§ EXERCISE INPUTS:
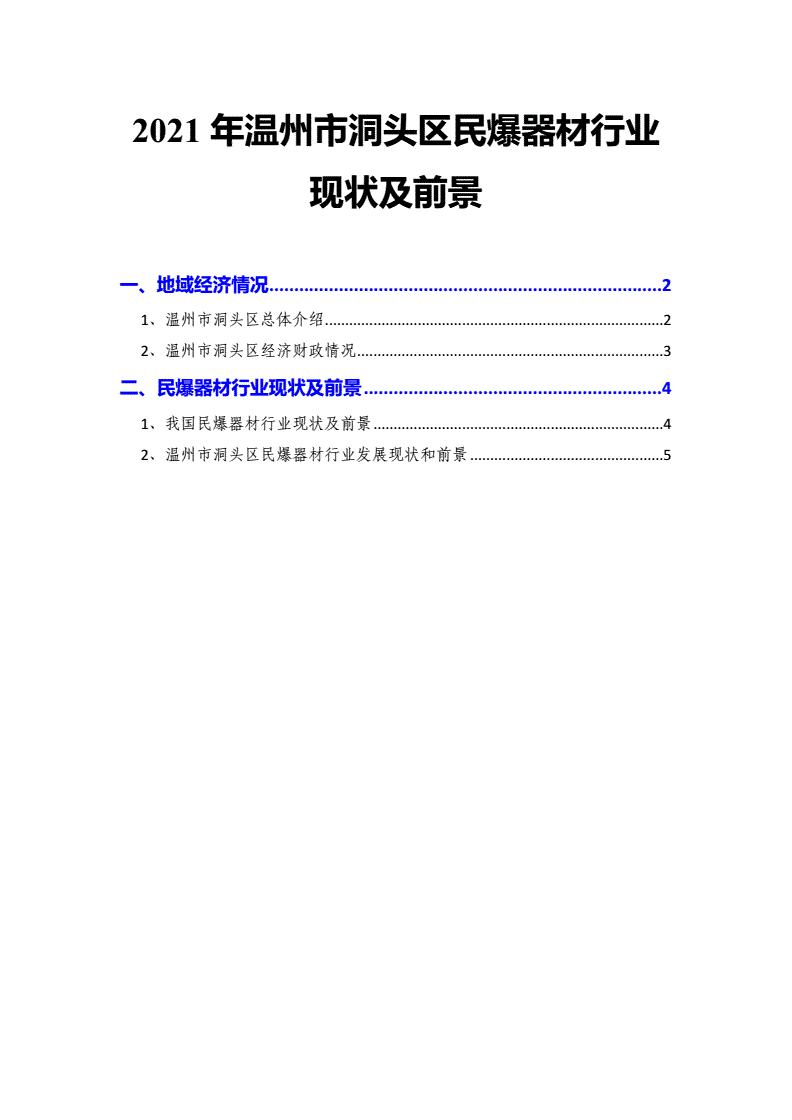 2021年温州市洞头区民爆器材行业现状及前景

一、地域经济情况 2

1、温州市洞头区总体介绍 2

2、温州市洞头区经济财政情况 3

二、民爆器材行业现状及前景 4

1、我国民爆器材行业现状及前景 4

2、温州市洞头区民爆器材行业发展现状和前景 5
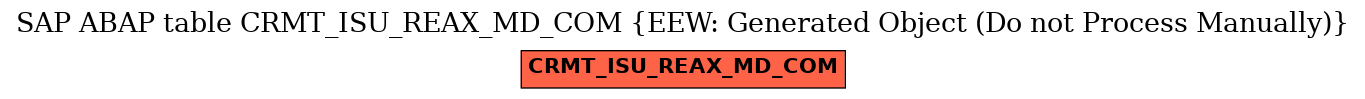 SAP ABAP table CRMT_ISU_REAX_MD_COM {EEW: Generated Object (Do not Process Manually)}

CRMT_ISU_REAX_MD_COM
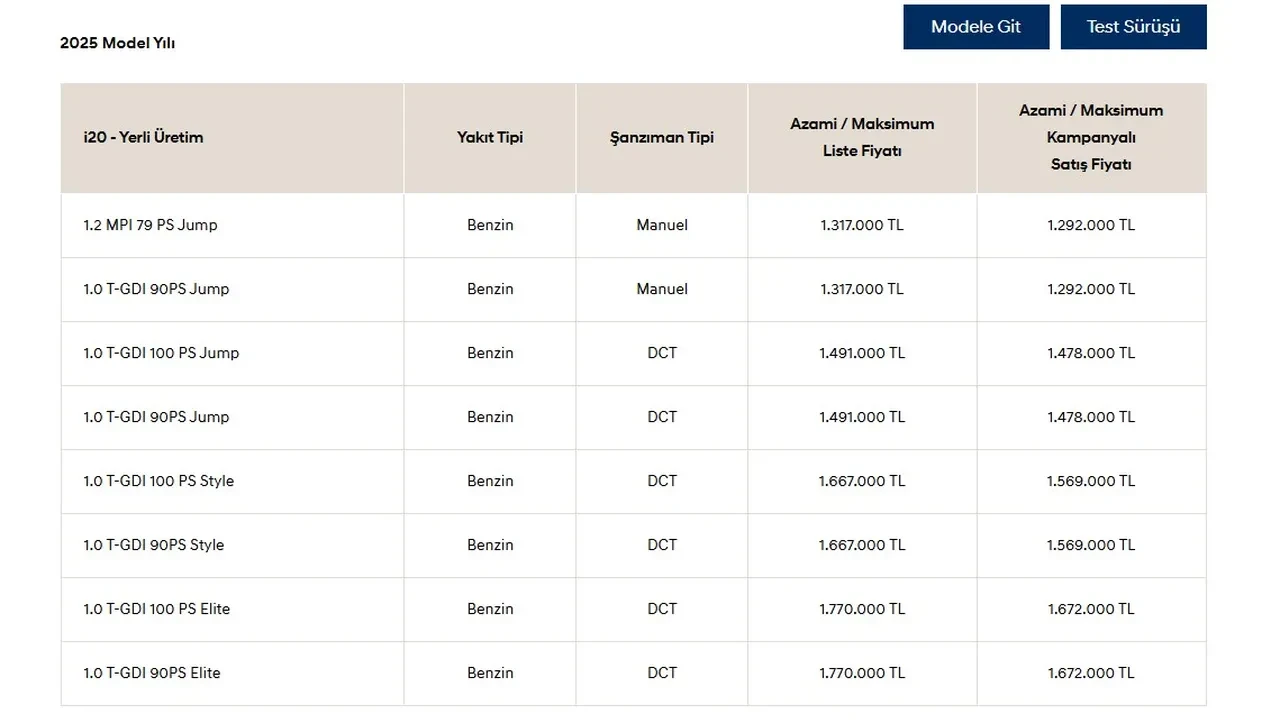 2025 Model Yılı

Modele Git

Test Sürüşü

| i20 - Yerli Üretim | Yakıt Tipi | Şanzıman Tipi | Azami / Maksimum Liste Fiyatı | Azami / Maksimum Kampanyalı Satış Fiyatı |
|---|---|---|---|---|
| 1.2 MPI 79 PS Jump | Benzin | Manuel | 1.317.000 TL | 1.292.000 TL |
| 1.0 T-GDI 90PS Jump | Benzin | Manuel | 1.317.000 TL | 1.292.000 TL |
| 1.0 T-GDI 100 PS Jump | Benzin | DCT | 1.491.000 TL | 1.478.000 TL |
| 1.0 T-GDI 90PS Jump | Benzin | DCT | 1.491.000 TL | 1.478.000 TL |
| 1.0 T-GDI 100 PS Style | Benzin | DCT | 1.667.000 TL | 1.569.000 TL |
| 1.0 T-GDI 90PS Style | Benzin | DCT | 1.667.000 TL | 1.569.000 TL |
| 1.0 T-GDI 100 PS Elite | Benzin | DCT | 1.770.000 TL | 1.672.000 TL |
| 1.0 T-GDI 90PS Elite | Benzin | DCT | 1.770.000 TL | 1.672.000 TL |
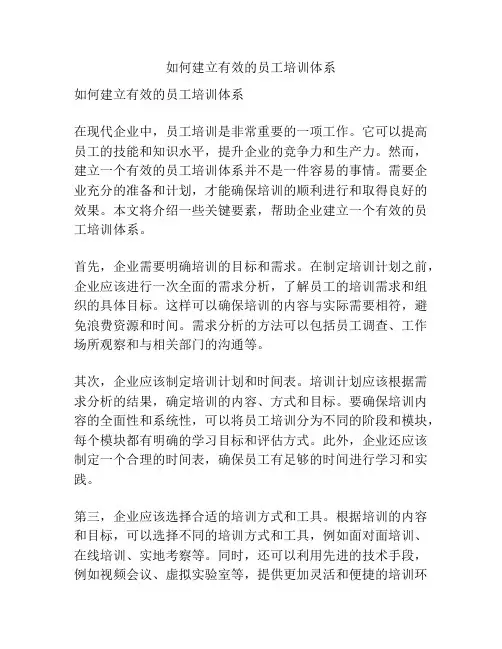 如何建立有效的员工培训体系

如何建立有效的员工培训体系

在现代企业中，员工培训是非常重要的一项工作。它可以提高员工的技能和知识水平，提升企业的竞争力和生产力。然而，建立一个有效的员工培训体系并不是一件容易的事情。需要企业充分的准备和计划，才能确保培训的顺利进行和取得良好的效果。本文将介绍一些关键要素，帮助企业建立一个有效的员工培训体系。

首先，企业需要明确培训的目标和需求。在制定培训计划之前，企业应该进行一次全面的需求分析，了解员工的培训需求和组织的具体目标。这样可以确保培训的内容与实际需要相符，避免浪费资源和时间。需求分析的方法可以包括员工调查、工作场所观察和与相关部门的沟通等。

其次，企业应该制定培训计划和时间表。培训计划应该根据需求分析的结果，确定培训的内容、方式和目标。要确保培训内容的全面性和系统性，可以将员工培训分为不同的阶段和模块，每个模块都有明确的学习目标和评估方式。此外，企业还应该制定一个合理的时间表，确保员工有足够的时间进行学习和实践。

第三，企业应该选择合适的培训方式和工具。根据培训的内容和目标，可以选择不同的培训方式和工具，例如面对面培训、在线培训、实地考察等。同时，还可以利用先进的技术手段，例如视频会议、虚拟实验室等，提供更加灵活和便捷的培训环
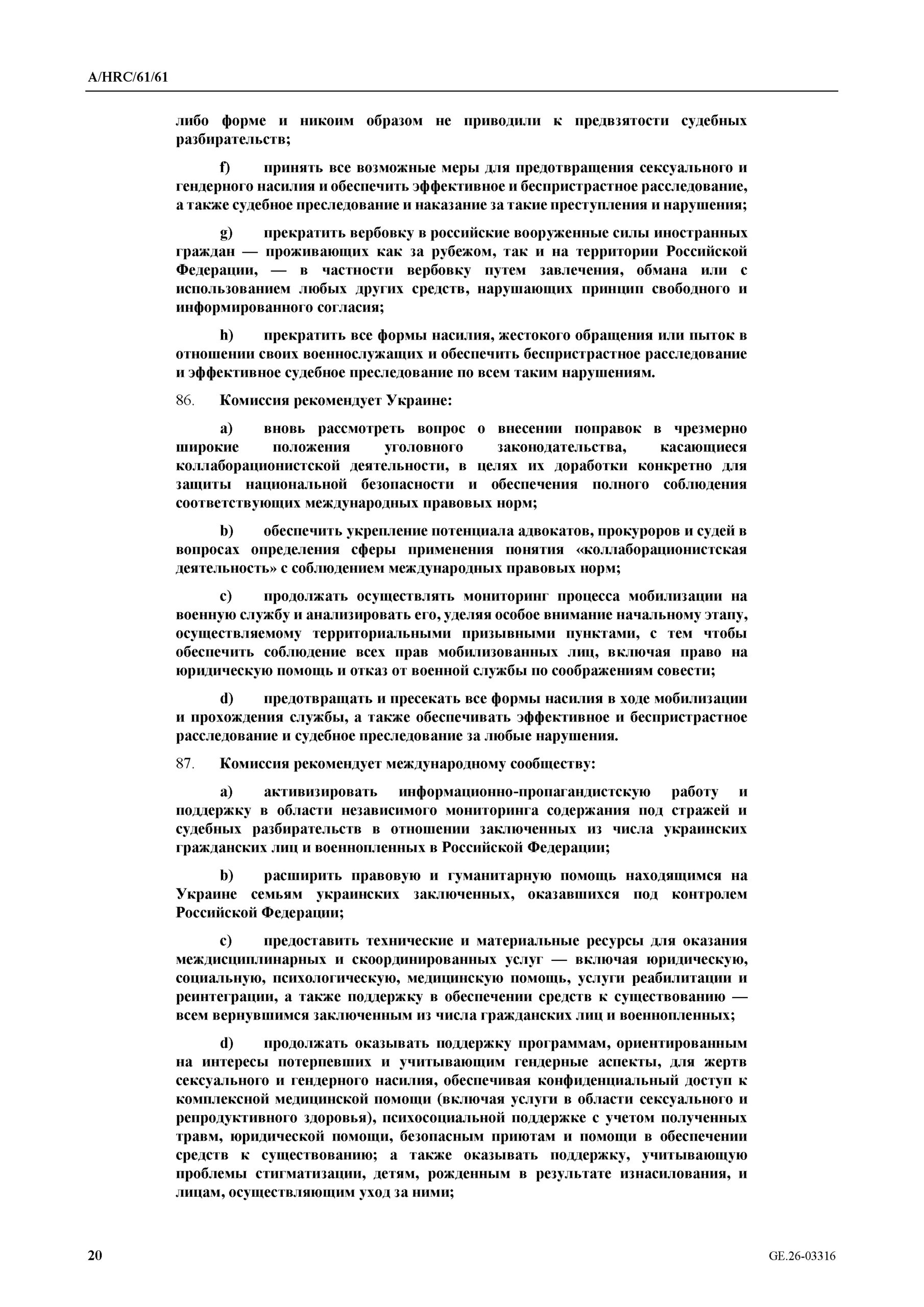 A/HRC/61/61

либо форме и никоим образом не приводили к предвзятости судебных разбирательств;

f) принять все возможные меры для предотвращения сексуального и гендерного насилия и обеспечить эффективное и беспристрастное расследование, а также судебное преследование и наказание за такие преступления и нарушения;

g) прекратить вербовку в российские вооруженные силы иностранных граждан — проживающих как за рубежом, так и на территории Российской Федерации, — в частности вербовку путем завлечения, обмана или с использованием любых других средств, нарушающих принцип свободного и информированного согласия;

h) прекратить все формы насилия, жестокого обращения или пыток в отношении своих военнослужащих и обеспечить беспристрастное расследование и эффективное судебное преследование по всем таким нарушениям.

86. Комиссия рекомендует Украине:

a) вновь рассмотреть вопрос о внесении поправок в чрезмерно широкие положения уголовного законодательства, касающиеся коллаборационистской деятельности, в целях их доработки конкретно для защиты национальной безопасности и обеспечения полного соблюдения соответствующих международных правовых норм;

b) обеспечить укрепление потенциала адвокатов, прокуроров и судей в вопросах определения сферы применения понятия «коллаборационистская деятельность» с соблюдением международных правовых норм;

c) продолжать осуществлять мониторинг процесса мобилизации на военную службу и анализировать его, уделяя особое внимание начальному этапу, осуществляемому территориальными призывными пунктами, с тем чтобы обеспечить соблюдение всех прав мобилизованных лиц, включая право на юридическую помощь и отказ от военной службы по соображениям совести;

d) предотвращать и пресекать все формы насилия в ходе мобилизации и прохождения службы, а также обеспечивать эффективное и беспристрастное расследование и судебное преследование за любые нарушения.

87. Комиссия рекомендует международному сообществу:

a) активизировать информационно-пропагандистскую работу и поддержку в области независимого мониторинга содержания под стражей и судебных разбирательств в отношении заключенных из числа украинских гражданских лиц и военнопленных в Российской Федерации;

b) расширить правовую и гуманитарную помощь находящимся на Украине семьям украинских заключенных, оказавшихся под контролем Российской Федерации;

c) предоставить технические и материальные ресурсы для оказания междисциплинарных и скоординированных услуг — включая юридическую, социальную, психологическую, медицинскую помощь, услуги реабилитации и реинтеграции, а также поддержку в обеспечении средств к существованию — всем вернувшимся заключенным из числа гражданских лиц и военнопленных;

d) продолжать оказывать поддержку программам, ориентированным на интересы потерпевших и учитывающим гендерные аспекты, для жертв сексуального и гендерного насилия, обеспечивая конфиденциальный доступ к комплексной медицинской помощи (включая услуги в области сексуального и репродуктивного здоровья), психосоциальной поддержке с учетом полученных травм, юридической помощи, безопасным приютам и помощи в обеспечении средств к существованию; а также оказывать поддержку, учитывающую проблемы стигматизации, детям, рожденным в результате изнасилования, и лицам, осуществляющим уход за ними;

20 GE.26-03316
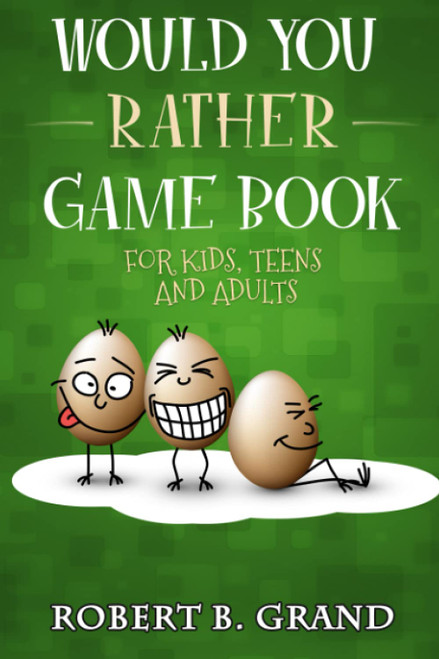 WOULD YOU
RATHER
GAME BOOK

FOR KIDS, TEENS
AND ADULTS

ROBERT B. GRAND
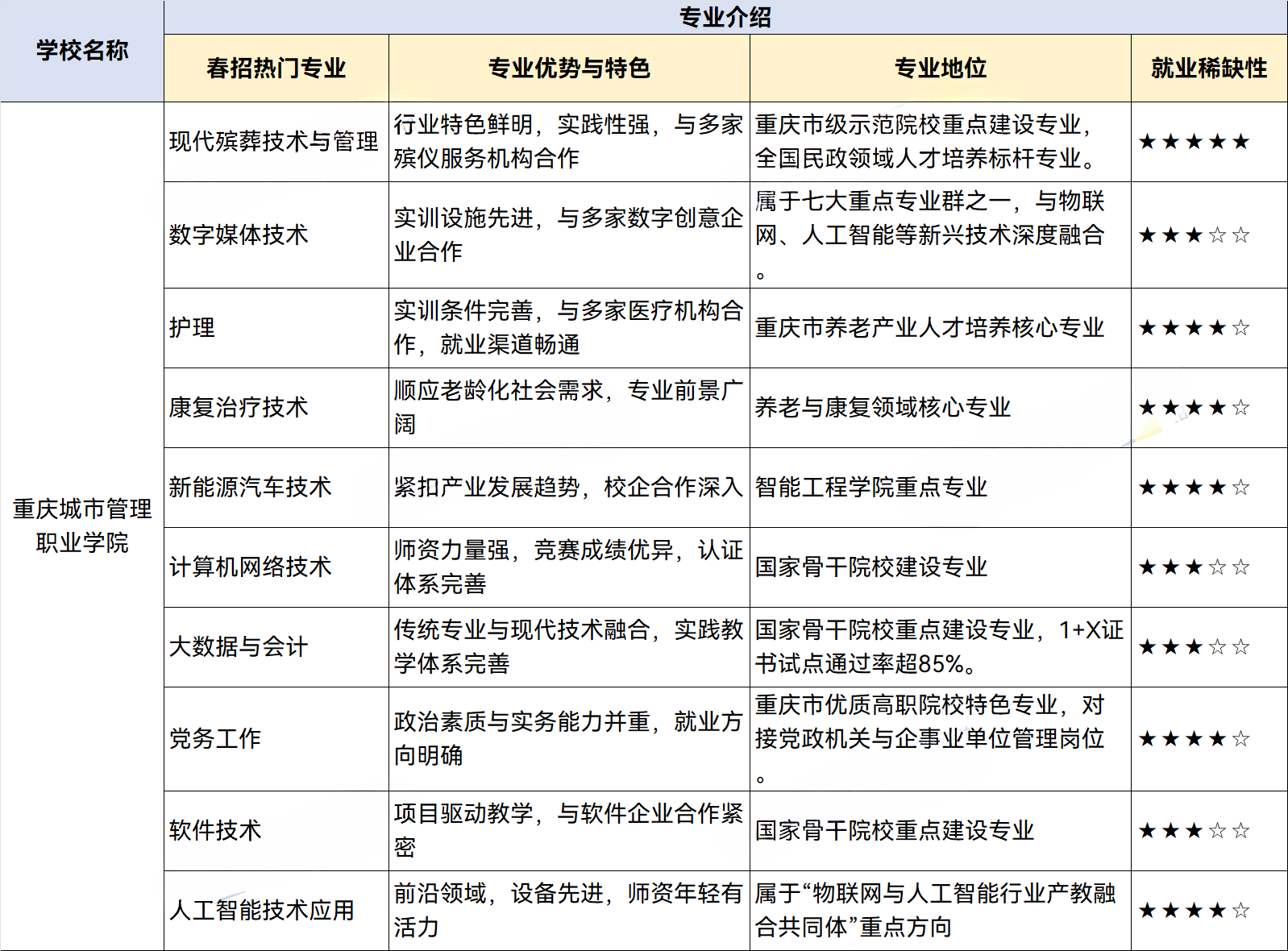 | 学校名称 | 专业介绍 | | | |
|---|---|---|---|---|
| | 春招热门专业 | 专业优势与特色 | 专业地位 | 就业稀缺性 |
| 重庆城市管理职业学院 | 现代殡葬技术与管理 | 行业特色鲜明，实践性强，与多家殡仪服务机构合作 | 重庆市级示范院校重点建设专业，全国民政领域人才培养标杆专业。 | ★★★★★ |
| | 数字媒体技术 | 实训设施先进，与多家数字创意企业合作 | 属于七大重点专业群之一，与物联网、人工智能等新兴技术深度融合。 | ★★★☆☆ |
| | 护理 | 实训条件完善，与多家医疗机构合作，就业渠道畅通 | 重庆市养老产业人才培养核心专业 | ★★★★☆ |
| | 康复治疗技术 | 顺应老龄化社会需求，专业前景广阔 | 养老与康复领域核心专业 | ★★★★☆ |
| | 新能源汽车技术 | 紧扣产业发展趋势，校企合作深入 | 智能工程学院重点专业 | ★★★★☆ |
| | 计算机网络技术 | 师资力量强，竞赛成绩优异，认证体系完善 | 国家骨干院校建设专业 | ★★★☆☆ |
| | 大数据与会计 | 传统专业与现代技术融合，实践教学体系完善 | 国家骨干院校重点建设专业，1+X证书试点通过率超85%。 | ★★★☆☆ |
| | 党务工作 | 政治素质与实务能力并重，就业方向明确 | 重庆市优质高职院校特色专业，对接党政机关与企事业单位管理岗位。 | ★★★★☆ |
| | 软件技术 | 项目驱动教学，与软件企业合作紧密 | 国家骨干院校重点建设专业 | ★★★☆☆ |
| | 人工智能技术应用 | 前沿领域，设备先进，师资年轻有活力 | 属于“物联网与人工智能行业产教融合共同体”重点方向 | ★★★★☆ |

§ EXERCISE DETAILS:
Only the pictures stay behind; copy everything else in the records above exactly.

§ FINISHED TASK:
 2021年温州市洞头区民爆器材行业现状及前景

一、地域经济情况 2

1、温州市洞头区总体介绍 2

2、温州市洞头区经济财政情况 3

二、民爆器材行业现状及前景 4

1、我国民爆器材行业现状及前景 4

2、温州市洞头区民爆器材行业发展现状和前景 5
 SAP ABAP table CRMT_ISU_REAX_MD_COM {EEW: Generated Object (Do not Process Manually)}

CRMT_ISU_REAX_MD_COM
 2025 Model Yılı

Modele Git

Test Sürüşü

| i20 - Yerli Üretim | Yakıt Tipi | Şanzıman Tipi | Azami / Maksimum Liste Fiyatı | Azami / Maksimum Kampanyalı Satış Fiyatı |
|---|---|---|---|---|
| 1.2 MPI 79 PS Jump | Benzin | Manuel | 1.317.000 TL | 1.292.000 TL |
| 1.0 T-GDI 90PS Jump | Benzin | Manuel | 1.317.000 TL | 1.292.000 TL |
| 1.0 T-GDI 100 PS Jump | Benzin | DCT | 1.491.000 TL | 1.478.000 TL |
| 1.0 T-GDI 90PS Jump | Benzin | DCT | 1.491.000 TL | 1.478.000 TL |
| 1.0 T-GDI 100 PS Style | Benzin | DCT | 1.667.000 TL | 1.569.000 TL |
| 1.0 T-GDI 90PS Style | Benzin | DCT | 1.667.000 TL | 1.569.000 TL |
| 1.0 T-GDI 100 PS Elite | Benzin | DCT | 1.770.000 TL | 1.672.000 TL |
| 1.0 T-GDI 90PS Elite | Benzin | DCT | 1.770.000 TL | 1.672.000 TL |
 如何建立有效的员工培训体系

如何建立有效的员工培训体系

在现代企业中，员工培训是非常重要的一项工作。它可以提高员工的技能和知识水平，提升企业的竞争力和生产力。然而，建立一个有效的员工培训体系并不是一件容易的事情。需要企业充分的准备和计划，才能确保培训的顺利进行和取得良好的效果。本文将介绍一些关键要素，帮助企业建立一个有效的员工培训体系。

首先，企业需要明确培训的目标和需求。在制定培训计划之前，企业应该进行一次全面的需求分析，了解员工的培训需求和组织的具体目标。这样可以确保培训的内容与实际需要相符，避免浪费资源和时间。需求分析的方法可以包括员工调查、工作场所观察和与相关部门的沟通等。

其次，企业应该制定培训计划和时间表。培训计划应该根据需求分析的结果，确定培训的内容、方式和目标。要确保培训内容的全面性和系统性，可以将员工培训分为不同的阶段和模块，每个模块都有明确的学习目标和评估方式。此外，企业还应该制定一个合理的时间表，确保员工有足够的时间进行学习和实践。

第三，企业应该选择合适的培训方式和工具。根据培训的内容和目标，可以选择不同的培训方式和工具，例如面对面培训、在线培训、实地考察等。同时，还可以利用先进的技术手段，例如视频会议、虚拟实验室等，提供更加灵活和便捷的培训环
 A/HRC/61/61

либо форме и никоим образом не приводили к предвзятости судебных разбирательств;

f) принять все возможные меры для предотвращения сексуального и гендерного насилия и обеспечить эффективное и беспристрастное расследование, а также судебное преследование и наказание за такие преступления и нарушения;

g) прекратить вербовку в российские вооруженные силы иностранных граждан — проживающих как за рубежом, так и на территории Российской Федерации, — в частности вербовку путем завлечения, обмана или с использованием любых других средств, нарушающих принцип свободного и информированного согласия;

h) прекратить все формы насилия, жестокого обращения или пыток в отношении своих военнослужащих и обеспечить беспристрастное расследование и эффективное судебное преследование по всем таким нарушениям.

86. Комиссия рекомендует Украине:

a) вновь рассмотреть вопрос о внесении поправок в чрезмерно широкие положения уголовного законодательства, касающиеся коллаборационистской деятельности, в целях их доработки конкретно для защиты национальной безопасности и обеспечения полного соблюдения соответствующих международных правовых норм;

b) обеспечить укрепление потенциала адвокатов, прокуроров и судей в вопросах определения сферы применения понятия «коллаборационистская деятельность» с соблюдением международных правовых норм;

c) продолжать осуществлять мониторинг процесса мобилизации на военную службу и анализировать его, уделяя особое внимание начальному этапу, осуществляемому территориальными призывными пунктами, с тем чтобы обеспечить соблюдение всех прав мобилизованных лиц, включая право на юридическую помощь и отказ от военной службы по соображениям совести;

d) предотвращать и пресекать все формы насилия в ходе мобилизации и прохождения службы, а также обеспечивать эффективное и беспристрастное расследование и судебное преследование за любые нарушения.

87. Комиссия рекомендует международному сообществу:

a) активизировать информационно-пропагандистскую работу и поддержку в области независимого мониторинга содержания под стражей и судебных разбирательств в отношении заключенных из числа украинских гражданских лиц и военнопленных в Российской Федерации;

b) расширить правовую и гуманитарную помощь находящимся на Украине семьям украинских заключенных, оказавшихся под контролем Российской Федерации;

c) предоставить технические и материальные ресурсы для оказания междисциплинарных и скоординированных услуг — включая юридическую, социальную, психологическую, медицинскую помощь, услуги реабилитации и реинтеграции, а также поддержку в обеспечении средств к существованию — всем вернувшимся заключенным из числа гражданских лиц и военнопленных;

d) продолжать оказывать поддержку программам, ориентированным на интересы потерпевших и учитывающим гендерные аспекты, для жертв сексуального и гендерного насилия, обеспечивая конфиденциальный доступ к комплексной медицинской помощи (включая услуги в области сексуального и репродуктивного здоровья), психосоциальной поддержке с учетом полученных травм, юридической помощи, безопасным приютам и помощи в обеспечении средств к существованию; а также оказывать поддержку, учитывающую проблемы стигматизации, детям, рожденным в результате изнасилования, и лицам, осуществляющим уход за ними;

20 GE.26-03316
 WOULD YOU
RATHER
GAME BOOK

FOR KIDS, TEENS
AND ADULTS

ROBERT B. GRAND
 | 学校名称 | 专业介绍 | | | |
|---|---|---|---|---|
| | 春招热门专业 | 专业优势与特色 | 专业地位 | 就业稀缺性 |
| 重庆城市管理职业学院 | 现代殡葬技术与管理 | 行业特色鲜明，实践性强，与多家殡仪服务机构合作 | 重庆市级示范院校重点建设专业，全国民政领域人才培养标杆专业。 | ★★★★★ |
| | 数字媒体技术 | 实训设施先进，与多家数字创意企业合作 | 属于七大重点专业群之一，与物联网、人工智能等新兴技术深度融合。 | ★★★☆☆ |
| | 护理 | 实训条件完善，与多家医疗机构合作，就业渠道畅通 | 重庆市养老产业人才培养核心专业 | ★★★★☆ |
| | 康复治疗技术 | 顺应老龄化社会需求，专业前景广阔 | 养老与康复领域核心专业 | ★★★★☆ |
| | 新能源汽车技术 | 紧扣产业发展趋势，校企合作深入 | 智能工程学院重点专业 | ★★★★☆ |
| | 计算机网络技术 | 师资力量强，竞赛成绩优异，认证体系完善 | 国家骨干院校建设专业 | ★★★☆☆ |
| | 大数据与会计 | 传统专业与现代技术融合，实践教学体系完善 | 国家骨干院校重点建设专业，1+X证书试点通过率超85%。 | ★★★☆☆ |
| | 党务工作 | 政治素质与实务能力并重，就业方向明确 | 重庆市优质高职院校特色专业，对接党政机关与企事业单位管理岗位。 | ★★★★☆ |
| | 软件技术 | 项目驱动教学，与软件企业合作紧密 | 国家骨干院校重点建设专业 | ★★★☆☆ |
| | 人工智能技术应用 | 前沿领域，设备先进，师资年轻有活力 | 属于“物联网与人工智能行业产教融合共同体”重点方向 | ★★★★☆ |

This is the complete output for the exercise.